Ils ont beau faire des phrases sur le soi-disant mouvement souverainiste agonisant, lancer des prédictions sur la fin du délire des baby-boomers, faire semblant de réfléchir sur l’avenir du Parti québécois, les savants babilleurs n’ont rien à dire sur ce que nous réserverait, sur ce que nous donne déjà, le consentement à la politique provinciale et la participation satisfaite à l’ordre canadian. À l’horizon jovialiste, les experts du blogue à la petite semaine ne se rendent pas compte de la niaiserie qu’ils professent : un peuple ne régresse pas dans l’honneur et la dignité. Il n’y a nulle part d’exemple de nation niée qui ait trouvé son bonheur dans le déni qu’on lui fait subir. Ce n’est pas pour rien qu’il y a de plus en plus de peuples qui s’affranchissent et d’autres qui cherchent à le faire. Les Écossais, les Catalans, les Slovaques, les Tchèques et autres Slovènes seraient-ils donc aussi des peuples enfiévrés ? Pècheraient-ils donc eux aussi contre le mouvement de l’Histoire tel que l’incarne le modèle absolu du Canada pseudofédéral et multiculturel ? Et on entend déjà le bêlement des grands spécialistes de Radio-Canada nous dire que ce n’est pas pareil, que la comparaison ne tient pas, que la situation du Québec n’a rien à voir avec celle des autres peuples qui vivent pourtant, eux aussi, dans des régimes qui les tiennent à la merci de majorités étrangères.
Penser l’indépendance, c’est se penser dans le combat. C’est dire que c’est se penser devant ce qui lui fait obstacle : le régime dans lequel nous sommes enfermés et l’État canadian qui l’incarne. Les Québécois ont beaucoup de difficulté à s’imaginer que le Québec puisse avoir un adversaire. C’est le « syndrome Passe-Partout », le degré zéro de l’existence apolitique. Il faut bien concéder que le Parti québécois lui-même a en beaucoup souffert, avec cette recherche névrotique du consensus et son penchant velléitaire qui lui ont fait croire que l’indépendance se ferait sans rupture, à l’amiable, en quelque sorte, grâce aux bons offices des notables négociateurs qui sauraient tirer parti du fair-play canadian.
Une indépendance sans arrachement à soi-même et au vertige que donne le saut dans la liberté.
Une indépendance qui n’aurait qu’à s’exprimer doucement dans les termes acceptables pour le Canada afin que celui-ci se révèle enfin le grand pays que le Bloc québécois a si souvent salué, confondant génuflexion et combat diplomatique.

**SECTION DES DONNÉES**:
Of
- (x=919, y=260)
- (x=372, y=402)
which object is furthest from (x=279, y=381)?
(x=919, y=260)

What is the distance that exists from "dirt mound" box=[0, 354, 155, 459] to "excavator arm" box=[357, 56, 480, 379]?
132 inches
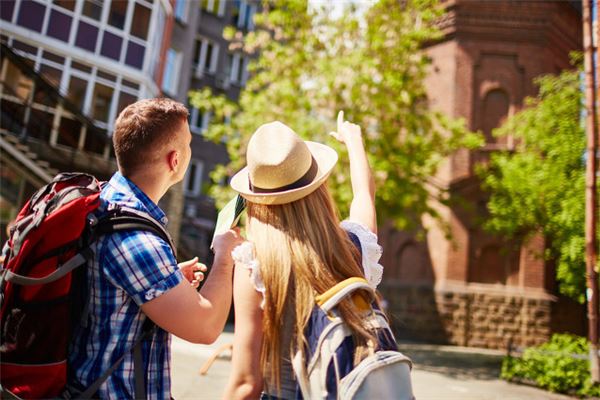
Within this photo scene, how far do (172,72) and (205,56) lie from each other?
229 inches

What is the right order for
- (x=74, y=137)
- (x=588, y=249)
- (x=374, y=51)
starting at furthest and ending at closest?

**ACTIONS À RÉALISER**:
1. Dressez la liste des peuples que le texte sur l'indépendance du Québec cite comme s'affranchissant ou cherchant à le faire.
2. Répondez aux questions suivantes d'après le texte sur l'indépendance du Québec :
(a) Quel nom l'auteur donne-t-il à la difficulté des Québécois à s'imaginer que le Québec puisse avoir un adversaire ?
(b) Quel parti a souvent salué le Canada comme un grand pays ?
(c) De quel diffuseur viennent les spécialistes dont on entend déjà dire que la comparaison ne tient pas ?
3. Poursuivez le texte sur l'indépendance du Québec à partir de sa dernière phrase.
Les lignes proviennent d'une source distincte de celle du texte.

**RÉSULTATS PAR TÂCHE**:
1. Les Écossais, les Catalans, les Slovaques, les Tchèques et les Slovènes.

2.
(a) Le « syndrome Passe-Partout ».
(b) Le Bloc québécois.
(c) Radio-Canada.

3.
Une indépendance qui ne se gagnerait ni par le procès du régime ni par l’affrontement, mais par les vertus de la pratique du bon gouvernement et par les effets bénéfiques de la gestion provinciale qui suffirait à faire gagner ce peuple en maturité. Ce n’est pas la moindre des ironies de l’Histoire que d’avoir offert le spectacle d’un parti voué à l’affranchissement se laisser gagner par la torpeur confortable du bon-ententisme au point de ne plus être capable de porter la simple rhétorique de son projet dans un autre langage que celui que voulaient tolérer ses adversaires.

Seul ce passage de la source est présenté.